TO DO: Convert the rows, from the start through the line containing "at 243,282 →", into a JSON list of strings with one string per line and no blank lines. Omit the pictures.
** Start SUPPLIED RECORDS **
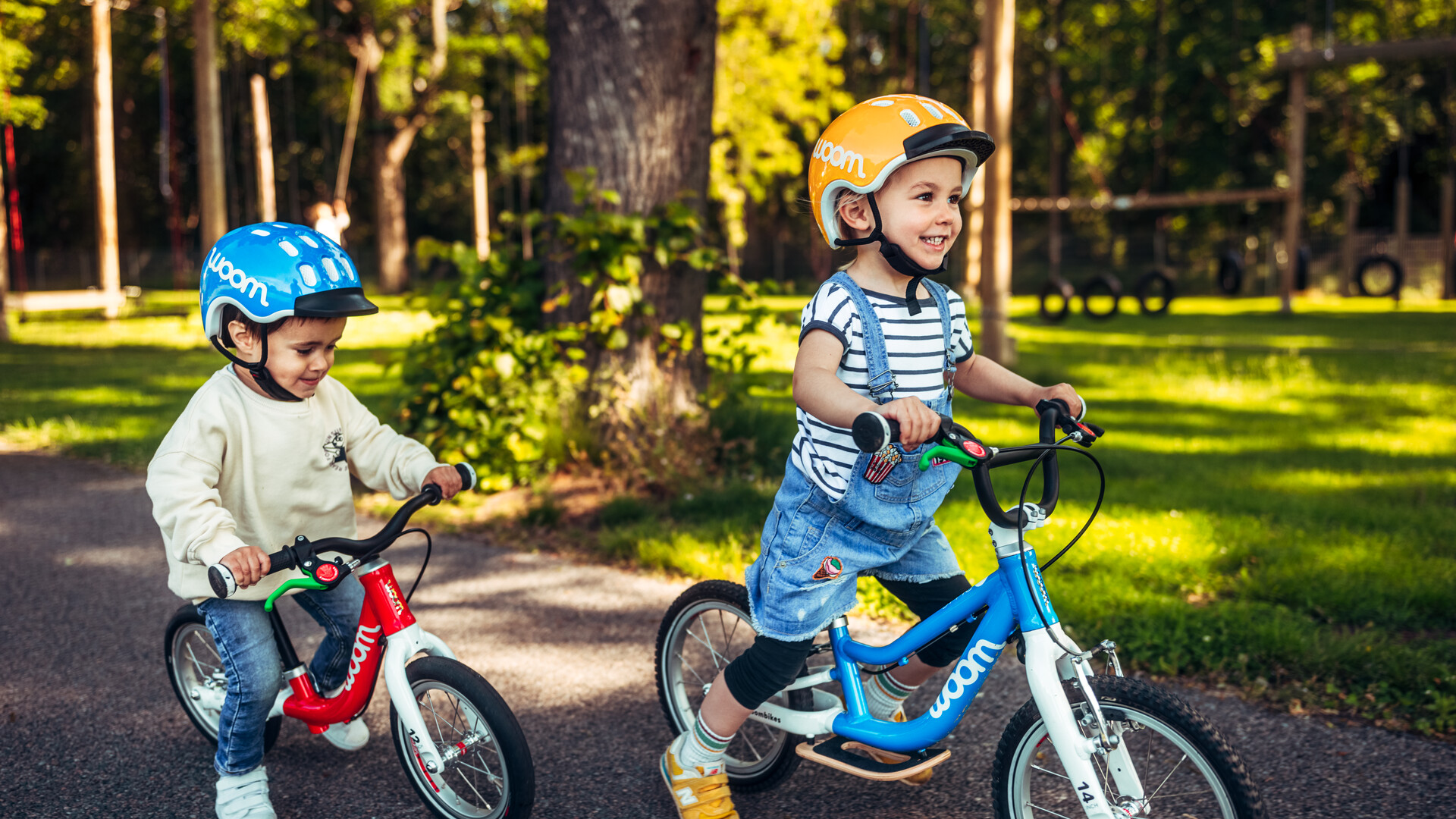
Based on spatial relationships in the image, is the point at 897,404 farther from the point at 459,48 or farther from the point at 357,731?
the point at 459,48

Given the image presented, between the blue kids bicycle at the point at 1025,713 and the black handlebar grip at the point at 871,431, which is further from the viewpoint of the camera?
the blue kids bicycle at the point at 1025,713

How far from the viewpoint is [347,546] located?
8.43 feet

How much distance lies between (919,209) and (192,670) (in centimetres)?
263

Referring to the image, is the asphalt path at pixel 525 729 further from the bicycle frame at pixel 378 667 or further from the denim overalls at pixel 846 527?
the denim overalls at pixel 846 527

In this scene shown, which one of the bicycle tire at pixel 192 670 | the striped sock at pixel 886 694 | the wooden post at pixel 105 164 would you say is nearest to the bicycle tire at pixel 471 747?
the bicycle tire at pixel 192 670

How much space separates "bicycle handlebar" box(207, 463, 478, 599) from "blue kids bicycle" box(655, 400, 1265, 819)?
80 centimetres

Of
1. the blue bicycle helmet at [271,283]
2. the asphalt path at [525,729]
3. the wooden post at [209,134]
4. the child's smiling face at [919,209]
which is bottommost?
the asphalt path at [525,729]

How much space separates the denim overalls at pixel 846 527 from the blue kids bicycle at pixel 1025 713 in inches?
7.2

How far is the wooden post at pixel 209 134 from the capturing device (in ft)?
43.8

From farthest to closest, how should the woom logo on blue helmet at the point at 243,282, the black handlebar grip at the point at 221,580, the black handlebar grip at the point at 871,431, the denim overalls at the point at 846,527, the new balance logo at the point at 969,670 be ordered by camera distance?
the woom logo on blue helmet at the point at 243,282 → the denim overalls at the point at 846,527 → the new balance logo at the point at 969,670 → the black handlebar grip at the point at 221,580 → the black handlebar grip at the point at 871,431

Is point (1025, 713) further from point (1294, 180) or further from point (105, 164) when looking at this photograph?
point (105, 164)

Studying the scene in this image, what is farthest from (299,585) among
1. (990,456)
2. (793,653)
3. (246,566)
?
(990,456)

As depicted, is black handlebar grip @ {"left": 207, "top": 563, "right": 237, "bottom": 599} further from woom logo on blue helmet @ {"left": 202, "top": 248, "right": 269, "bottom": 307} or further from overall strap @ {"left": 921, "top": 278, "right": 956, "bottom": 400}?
overall strap @ {"left": 921, "top": 278, "right": 956, "bottom": 400}

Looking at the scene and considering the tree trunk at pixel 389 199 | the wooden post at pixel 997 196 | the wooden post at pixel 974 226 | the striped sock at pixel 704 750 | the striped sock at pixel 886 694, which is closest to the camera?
the striped sock at pixel 704 750
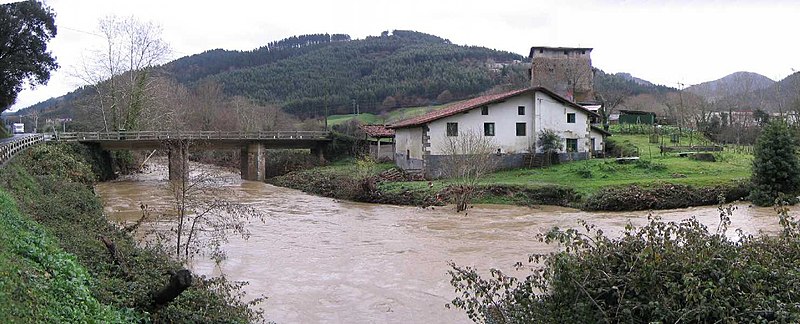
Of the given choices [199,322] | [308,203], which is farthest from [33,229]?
[308,203]

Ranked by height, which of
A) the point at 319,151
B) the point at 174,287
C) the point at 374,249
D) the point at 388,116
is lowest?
the point at 374,249

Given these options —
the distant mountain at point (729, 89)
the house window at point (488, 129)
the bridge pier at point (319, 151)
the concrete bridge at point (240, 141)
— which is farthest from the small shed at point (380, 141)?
the distant mountain at point (729, 89)

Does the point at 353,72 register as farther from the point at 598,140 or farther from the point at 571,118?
the point at 571,118

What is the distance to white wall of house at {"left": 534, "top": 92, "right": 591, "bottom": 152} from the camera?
38188mm

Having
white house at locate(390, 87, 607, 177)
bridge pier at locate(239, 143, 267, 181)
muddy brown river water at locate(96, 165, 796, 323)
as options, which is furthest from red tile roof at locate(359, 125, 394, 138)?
muddy brown river water at locate(96, 165, 796, 323)

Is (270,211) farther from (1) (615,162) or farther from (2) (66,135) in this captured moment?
(2) (66,135)

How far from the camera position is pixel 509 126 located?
124 ft

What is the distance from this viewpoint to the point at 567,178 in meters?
31.9

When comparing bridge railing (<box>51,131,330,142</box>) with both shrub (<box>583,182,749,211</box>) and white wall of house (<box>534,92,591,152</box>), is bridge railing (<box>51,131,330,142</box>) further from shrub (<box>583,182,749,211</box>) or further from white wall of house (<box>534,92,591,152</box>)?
shrub (<box>583,182,749,211</box>)

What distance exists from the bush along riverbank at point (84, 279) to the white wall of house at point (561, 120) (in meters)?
27.9

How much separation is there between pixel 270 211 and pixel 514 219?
11630 millimetres

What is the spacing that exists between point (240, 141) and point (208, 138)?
5794mm

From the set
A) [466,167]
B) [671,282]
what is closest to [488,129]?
[466,167]

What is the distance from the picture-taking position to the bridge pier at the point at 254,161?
4862 centimetres
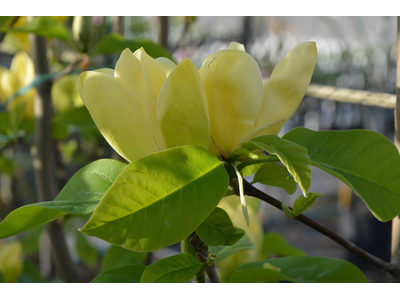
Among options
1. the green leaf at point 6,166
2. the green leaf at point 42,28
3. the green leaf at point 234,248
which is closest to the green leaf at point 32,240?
the green leaf at point 6,166

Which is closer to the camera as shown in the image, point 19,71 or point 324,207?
point 19,71

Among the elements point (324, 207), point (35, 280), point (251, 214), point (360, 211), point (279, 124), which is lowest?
point (324, 207)

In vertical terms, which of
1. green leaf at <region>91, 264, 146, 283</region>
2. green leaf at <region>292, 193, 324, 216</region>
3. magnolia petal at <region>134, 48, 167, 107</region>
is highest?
magnolia petal at <region>134, 48, 167, 107</region>

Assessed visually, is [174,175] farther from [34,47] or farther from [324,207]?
[324,207]

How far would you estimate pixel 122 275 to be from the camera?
1.00 ft

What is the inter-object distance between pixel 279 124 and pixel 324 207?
309cm

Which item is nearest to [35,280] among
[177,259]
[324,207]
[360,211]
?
[177,259]

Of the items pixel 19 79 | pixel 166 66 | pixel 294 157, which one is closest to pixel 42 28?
pixel 19 79

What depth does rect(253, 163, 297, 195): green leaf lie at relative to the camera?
11.4 inches

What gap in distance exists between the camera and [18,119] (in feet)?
2.21

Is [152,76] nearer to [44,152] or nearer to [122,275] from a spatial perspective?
[122,275]

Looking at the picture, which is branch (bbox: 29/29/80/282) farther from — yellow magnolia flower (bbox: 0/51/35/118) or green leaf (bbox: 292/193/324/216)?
green leaf (bbox: 292/193/324/216)

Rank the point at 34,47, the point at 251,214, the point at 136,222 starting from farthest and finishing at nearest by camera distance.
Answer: the point at 34,47 → the point at 251,214 → the point at 136,222

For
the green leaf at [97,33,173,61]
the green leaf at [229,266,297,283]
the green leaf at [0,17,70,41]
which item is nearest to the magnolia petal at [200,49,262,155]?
the green leaf at [229,266,297,283]
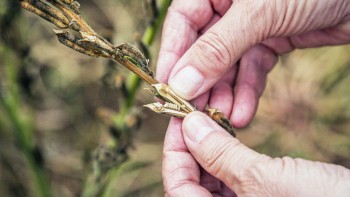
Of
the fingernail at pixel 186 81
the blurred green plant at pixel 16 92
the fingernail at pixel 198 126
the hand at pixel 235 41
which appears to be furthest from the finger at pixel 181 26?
the blurred green plant at pixel 16 92

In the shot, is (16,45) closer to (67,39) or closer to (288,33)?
(67,39)

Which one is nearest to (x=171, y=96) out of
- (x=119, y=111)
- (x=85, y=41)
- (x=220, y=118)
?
(x=220, y=118)

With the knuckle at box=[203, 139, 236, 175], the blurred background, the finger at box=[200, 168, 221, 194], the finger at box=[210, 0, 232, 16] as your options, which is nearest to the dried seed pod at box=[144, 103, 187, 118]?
the knuckle at box=[203, 139, 236, 175]

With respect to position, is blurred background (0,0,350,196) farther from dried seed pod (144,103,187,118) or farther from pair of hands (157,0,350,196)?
dried seed pod (144,103,187,118)

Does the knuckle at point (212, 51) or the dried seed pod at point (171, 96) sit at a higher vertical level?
the knuckle at point (212, 51)

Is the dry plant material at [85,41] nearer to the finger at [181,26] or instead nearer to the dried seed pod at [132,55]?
the dried seed pod at [132,55]

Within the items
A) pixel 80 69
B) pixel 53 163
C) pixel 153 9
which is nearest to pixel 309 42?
pixel 153 9

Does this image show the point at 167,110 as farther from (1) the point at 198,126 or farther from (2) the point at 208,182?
(2) the point at 208,182
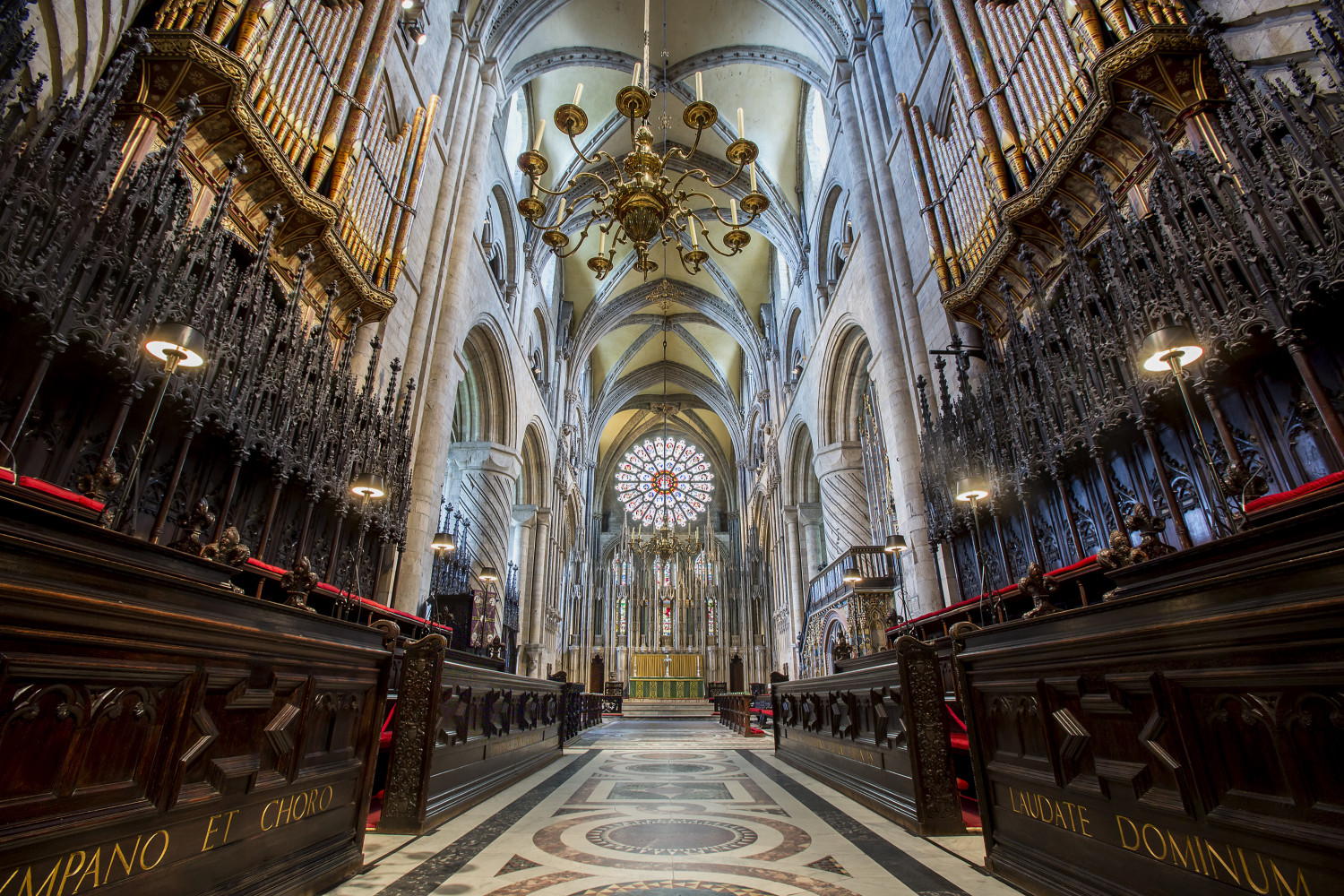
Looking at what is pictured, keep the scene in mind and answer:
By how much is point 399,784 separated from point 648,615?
2173cm

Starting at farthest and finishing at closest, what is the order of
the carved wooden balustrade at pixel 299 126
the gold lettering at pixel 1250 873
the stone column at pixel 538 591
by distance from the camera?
the stone column at pixel 538 591, the carved wooden balustrade at pixel 299 126, the gold lettering at pixel 1250 873

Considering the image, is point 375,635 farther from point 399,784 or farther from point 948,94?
point 948,94

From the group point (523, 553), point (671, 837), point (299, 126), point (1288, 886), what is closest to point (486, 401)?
point (523, 553)

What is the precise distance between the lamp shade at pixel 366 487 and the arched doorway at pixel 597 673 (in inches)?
759

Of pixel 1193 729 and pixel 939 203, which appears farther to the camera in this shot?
pixel 939 203

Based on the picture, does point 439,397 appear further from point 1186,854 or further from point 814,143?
point 814,143

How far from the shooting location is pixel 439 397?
7949 millimetres

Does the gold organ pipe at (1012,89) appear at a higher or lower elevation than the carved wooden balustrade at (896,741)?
higher

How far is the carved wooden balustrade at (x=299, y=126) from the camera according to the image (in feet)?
12.6

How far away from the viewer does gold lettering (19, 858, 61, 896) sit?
1.09m

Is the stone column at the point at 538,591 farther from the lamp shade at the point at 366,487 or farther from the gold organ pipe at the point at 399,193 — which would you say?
the gold organ pipe at the point at 399,193

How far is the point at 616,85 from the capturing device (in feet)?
44.1

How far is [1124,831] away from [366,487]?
18.0 ft

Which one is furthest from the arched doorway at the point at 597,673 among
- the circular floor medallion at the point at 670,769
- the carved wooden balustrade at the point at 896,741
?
the carved wooden balustrade at the point at 896,741
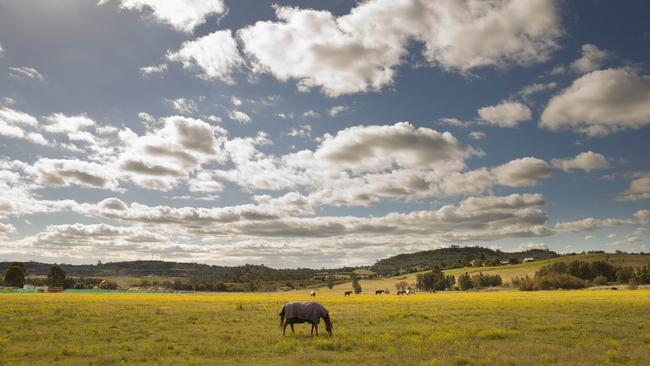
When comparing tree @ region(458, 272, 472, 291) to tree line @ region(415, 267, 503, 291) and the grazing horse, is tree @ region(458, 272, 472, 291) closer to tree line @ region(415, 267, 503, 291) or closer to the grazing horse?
tree line @ region(415, 267, 503, 291)

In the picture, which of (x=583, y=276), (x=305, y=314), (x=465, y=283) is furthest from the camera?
(x=583, y=276)

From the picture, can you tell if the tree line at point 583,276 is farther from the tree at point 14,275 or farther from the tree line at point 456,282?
the tree at point 14,275

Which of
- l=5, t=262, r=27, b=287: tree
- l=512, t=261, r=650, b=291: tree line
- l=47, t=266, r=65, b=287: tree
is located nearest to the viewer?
l=512, t=261, r=650, b=291: tree line

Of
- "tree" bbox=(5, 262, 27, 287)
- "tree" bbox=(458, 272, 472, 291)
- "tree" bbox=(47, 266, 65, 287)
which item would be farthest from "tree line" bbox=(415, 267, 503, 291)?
"tree" bbox=(5, 262, 27, 287)

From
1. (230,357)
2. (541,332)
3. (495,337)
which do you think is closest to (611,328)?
(541,332)

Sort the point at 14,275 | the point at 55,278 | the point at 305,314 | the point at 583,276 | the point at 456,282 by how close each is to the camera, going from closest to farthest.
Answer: the point at 305,314
the point at 583,276
the point at 14,275
the point at 456,282
the point at 55,278

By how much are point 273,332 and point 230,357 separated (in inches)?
300

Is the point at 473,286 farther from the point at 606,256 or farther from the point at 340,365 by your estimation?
the point at 340,365

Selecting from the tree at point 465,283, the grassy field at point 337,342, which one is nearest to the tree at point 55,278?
the tree at point 465,283

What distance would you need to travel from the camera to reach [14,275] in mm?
161250

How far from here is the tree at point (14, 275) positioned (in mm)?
160875

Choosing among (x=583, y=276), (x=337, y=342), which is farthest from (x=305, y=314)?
(x=583, y=276)

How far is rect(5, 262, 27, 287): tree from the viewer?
160875 millimetres

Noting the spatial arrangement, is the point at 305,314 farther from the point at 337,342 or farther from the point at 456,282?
the point at 456,282
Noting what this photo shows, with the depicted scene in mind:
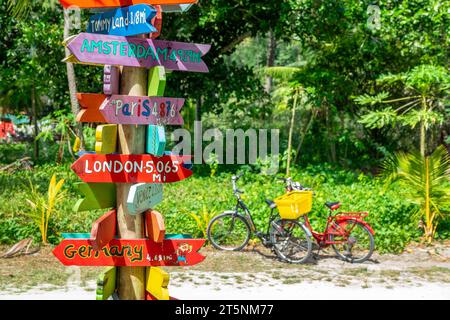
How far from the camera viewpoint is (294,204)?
8.27 m

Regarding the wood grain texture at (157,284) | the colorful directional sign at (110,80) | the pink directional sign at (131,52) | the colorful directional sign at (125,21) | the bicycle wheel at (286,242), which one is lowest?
the bicycle wheel at (286,242)

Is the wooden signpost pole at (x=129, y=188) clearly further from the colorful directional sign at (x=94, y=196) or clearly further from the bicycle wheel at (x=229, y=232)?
the bicycle wheel at (x=229, y=232)

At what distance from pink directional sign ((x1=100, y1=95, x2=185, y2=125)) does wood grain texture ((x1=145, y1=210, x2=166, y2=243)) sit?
0.66 metres

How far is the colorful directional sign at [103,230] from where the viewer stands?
13.6 feet

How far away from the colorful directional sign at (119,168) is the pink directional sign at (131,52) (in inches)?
25.5

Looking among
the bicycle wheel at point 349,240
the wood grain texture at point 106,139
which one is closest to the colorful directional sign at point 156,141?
the wood grain texture at point 106,139

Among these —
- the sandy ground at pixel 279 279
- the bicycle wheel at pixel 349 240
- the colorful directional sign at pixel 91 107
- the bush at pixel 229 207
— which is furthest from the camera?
the bush at pixel 229 207

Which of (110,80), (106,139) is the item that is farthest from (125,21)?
(106,139)

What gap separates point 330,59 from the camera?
14.3 metres

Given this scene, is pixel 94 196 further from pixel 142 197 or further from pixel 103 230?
pixel 142 197

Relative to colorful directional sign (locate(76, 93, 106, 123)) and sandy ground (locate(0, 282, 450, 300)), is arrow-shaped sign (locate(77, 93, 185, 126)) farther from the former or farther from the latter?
sandy ground (locate(0, 282, 450, 300))

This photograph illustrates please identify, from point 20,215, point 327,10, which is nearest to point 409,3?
point 327,10

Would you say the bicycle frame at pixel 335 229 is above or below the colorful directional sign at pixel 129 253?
below

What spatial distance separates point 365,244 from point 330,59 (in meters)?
6.52
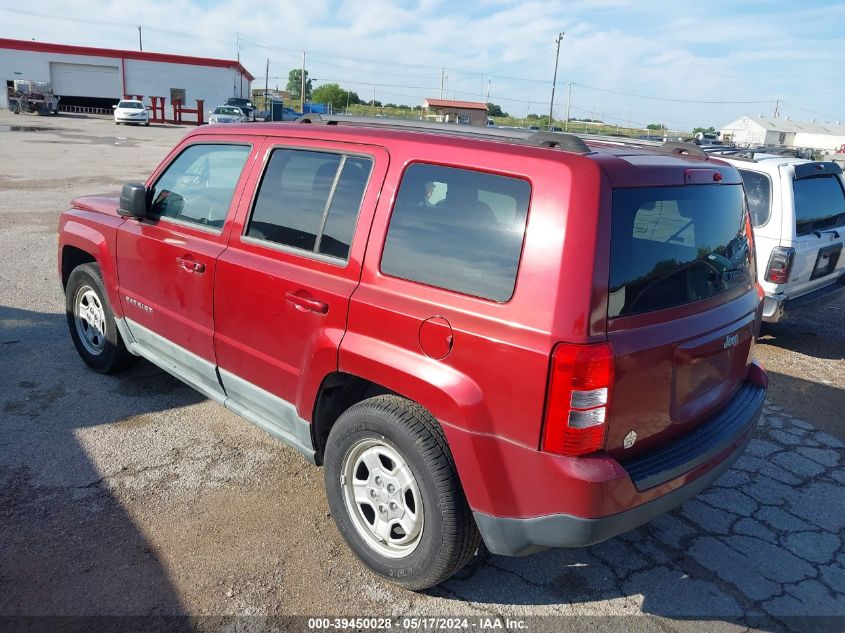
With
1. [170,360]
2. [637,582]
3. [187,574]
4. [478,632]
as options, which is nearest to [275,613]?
[187,574]

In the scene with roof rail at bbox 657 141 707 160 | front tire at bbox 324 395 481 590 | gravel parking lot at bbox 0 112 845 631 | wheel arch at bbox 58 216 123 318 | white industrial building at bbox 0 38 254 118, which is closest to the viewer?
front tire at bbox 324 395 481 590

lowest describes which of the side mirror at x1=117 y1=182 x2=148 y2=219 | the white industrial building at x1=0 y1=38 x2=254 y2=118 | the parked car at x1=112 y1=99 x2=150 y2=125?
the side mirror at x1=117 y1=182 x2=148 y2=219

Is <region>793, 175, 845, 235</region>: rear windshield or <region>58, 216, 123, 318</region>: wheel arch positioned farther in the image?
<region>793, 175, 845, 235</region>: rear windshield

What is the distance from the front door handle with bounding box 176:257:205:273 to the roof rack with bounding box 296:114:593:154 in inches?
39.0

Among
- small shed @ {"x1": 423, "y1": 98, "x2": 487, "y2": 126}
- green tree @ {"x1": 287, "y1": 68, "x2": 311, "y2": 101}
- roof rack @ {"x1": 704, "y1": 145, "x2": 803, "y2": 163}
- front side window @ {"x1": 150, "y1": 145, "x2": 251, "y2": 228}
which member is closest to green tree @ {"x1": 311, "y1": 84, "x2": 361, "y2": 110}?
green tree @ {"x1": 287, "y1": 68, "x2": 311, "y2": 101}

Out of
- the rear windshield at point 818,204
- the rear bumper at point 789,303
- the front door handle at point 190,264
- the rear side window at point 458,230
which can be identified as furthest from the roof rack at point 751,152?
the front door handle at point 190,264

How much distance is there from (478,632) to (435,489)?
648mm

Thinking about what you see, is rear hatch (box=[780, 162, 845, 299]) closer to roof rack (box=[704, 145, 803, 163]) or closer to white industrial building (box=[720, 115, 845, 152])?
roof rack (box=[704, 145, 803, 163])

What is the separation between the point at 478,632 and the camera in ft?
8.71

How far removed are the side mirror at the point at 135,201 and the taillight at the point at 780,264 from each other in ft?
** End SUPPLIED RECORDS **
COMPLETED TASK:
[
  "Based on spatial relationships in the image, is the point at 897,404 farther from the point at 459,48 or farther from the point at 357,731?",
  "the point at 459,48",
  "Given the image presented, between the blue kids bicycle at the point at 1025,713 and the black handlebar grip at the point at 871,431, which is further from the viewpoint of the camera?",
  "the blue kids bicycle at the point at 1025,713",
  "How far from the viewpoint is [347,546] located?",
  "8.43 feet",
  "How much distance lies between (919,209) and (192,670) (in centimetres)?",
  "263",
  "Referring to the image, is the asphalt path at pixel 525 729 further from the bicycle frame at pixel 378 667 or further from the denim overalls at pixel 846 527?",
  "the denim overalls at pixel 846 527",
  "In this scene shown, which one of the bicycle tire at pixel 192 670 | the striped sock at pixel 886 694 | the wooden post at pixel 105 164 would you say is nearest to the bicycle tire at pixel 471 747?",
  "the bicycle tire at pixel 192 670",
  "How much space separates \"bicycle handlebar\" box(207, 463, 478, 599) from \"blue kids bicycle\" box(655, 400, 1265, 819)?",
  "80 centimetres",
  "Of",
  "1. the blue bicycle helmet at [271,283]",
  "2. the asphalt path at [525,729]",
  "3. the wooden post at [209,134]",
  "4. the child's smiling face at [919,209]",
  "which is bottommost?",
  "the asphalt path at [525,729]",
  "How much space separates the denim overalls at pixel 846 527 from the blue kids bicycle at pixel 1025 713 in inches?",
  "7.2",
  "How far is the wooden post at pixel 209 134 from the capturing device (in ft)?",
  "43.8",
  "From farthest to closest, how should the woom logo on blue helmet at the point at 243,282, the black handlebar grip at the point at 221,580, the black handlebar grip at the point at 871,431, the denim overalls at the point at 846,527, the new balance logo at the point at 969,670 be ordered by camera distance?",
  "the woom logo on blue helmet at the point at 243,282 → the denim overalls at the point at 846,527 → the new balance logo at the point at 969,670 → the black handlebar grip at the point at 221,580 → the black handlebar grip at the point at 871,431"
]